Scene-based reasoning records:
++++++++++

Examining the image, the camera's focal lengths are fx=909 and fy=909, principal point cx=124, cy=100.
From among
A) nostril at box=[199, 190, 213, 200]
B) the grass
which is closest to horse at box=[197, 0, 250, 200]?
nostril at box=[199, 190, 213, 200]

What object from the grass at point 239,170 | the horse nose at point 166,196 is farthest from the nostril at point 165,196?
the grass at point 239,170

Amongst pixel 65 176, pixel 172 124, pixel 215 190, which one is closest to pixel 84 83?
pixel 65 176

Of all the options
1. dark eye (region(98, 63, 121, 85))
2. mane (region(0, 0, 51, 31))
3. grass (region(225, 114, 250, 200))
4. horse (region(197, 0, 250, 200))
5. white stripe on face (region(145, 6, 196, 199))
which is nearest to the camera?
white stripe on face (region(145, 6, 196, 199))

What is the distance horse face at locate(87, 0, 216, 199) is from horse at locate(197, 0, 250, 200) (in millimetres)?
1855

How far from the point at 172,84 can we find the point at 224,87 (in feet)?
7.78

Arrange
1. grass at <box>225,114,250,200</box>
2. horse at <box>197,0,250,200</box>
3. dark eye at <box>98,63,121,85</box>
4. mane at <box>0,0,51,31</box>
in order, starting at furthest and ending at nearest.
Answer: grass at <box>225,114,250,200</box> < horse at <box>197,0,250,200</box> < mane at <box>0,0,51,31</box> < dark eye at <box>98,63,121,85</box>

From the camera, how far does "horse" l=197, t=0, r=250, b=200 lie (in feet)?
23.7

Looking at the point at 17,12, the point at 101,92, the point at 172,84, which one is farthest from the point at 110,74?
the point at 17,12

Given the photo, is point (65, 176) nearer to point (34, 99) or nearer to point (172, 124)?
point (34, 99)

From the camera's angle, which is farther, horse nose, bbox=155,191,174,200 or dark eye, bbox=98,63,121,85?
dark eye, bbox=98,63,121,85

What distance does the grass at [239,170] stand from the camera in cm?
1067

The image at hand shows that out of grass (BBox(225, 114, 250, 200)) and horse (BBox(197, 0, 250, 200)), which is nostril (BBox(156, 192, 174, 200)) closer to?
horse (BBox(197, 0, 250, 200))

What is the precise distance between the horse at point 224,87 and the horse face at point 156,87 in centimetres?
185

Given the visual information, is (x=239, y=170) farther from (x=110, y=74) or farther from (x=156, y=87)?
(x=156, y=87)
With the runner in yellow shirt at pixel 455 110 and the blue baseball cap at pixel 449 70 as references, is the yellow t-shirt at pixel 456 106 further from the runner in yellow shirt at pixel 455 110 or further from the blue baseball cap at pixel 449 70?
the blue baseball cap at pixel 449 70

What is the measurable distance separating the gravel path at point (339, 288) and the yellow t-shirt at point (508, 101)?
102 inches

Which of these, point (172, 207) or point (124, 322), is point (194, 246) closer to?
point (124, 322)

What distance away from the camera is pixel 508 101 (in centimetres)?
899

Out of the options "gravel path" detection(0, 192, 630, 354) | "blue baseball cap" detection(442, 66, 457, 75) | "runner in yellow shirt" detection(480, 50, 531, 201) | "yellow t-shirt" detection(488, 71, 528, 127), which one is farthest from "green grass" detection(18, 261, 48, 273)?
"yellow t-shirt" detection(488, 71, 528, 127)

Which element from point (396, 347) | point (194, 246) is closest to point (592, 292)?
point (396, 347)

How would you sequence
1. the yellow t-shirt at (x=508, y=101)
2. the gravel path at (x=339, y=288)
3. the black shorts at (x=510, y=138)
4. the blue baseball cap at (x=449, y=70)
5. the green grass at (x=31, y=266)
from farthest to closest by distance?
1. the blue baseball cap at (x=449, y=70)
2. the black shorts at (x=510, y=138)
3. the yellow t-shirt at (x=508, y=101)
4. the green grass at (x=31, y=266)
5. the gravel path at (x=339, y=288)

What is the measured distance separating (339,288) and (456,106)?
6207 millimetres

++++++++++

** What is being asked **
Please count the lines in the items above that contain the word "nearest", and reply with only that number.

** Task response **
2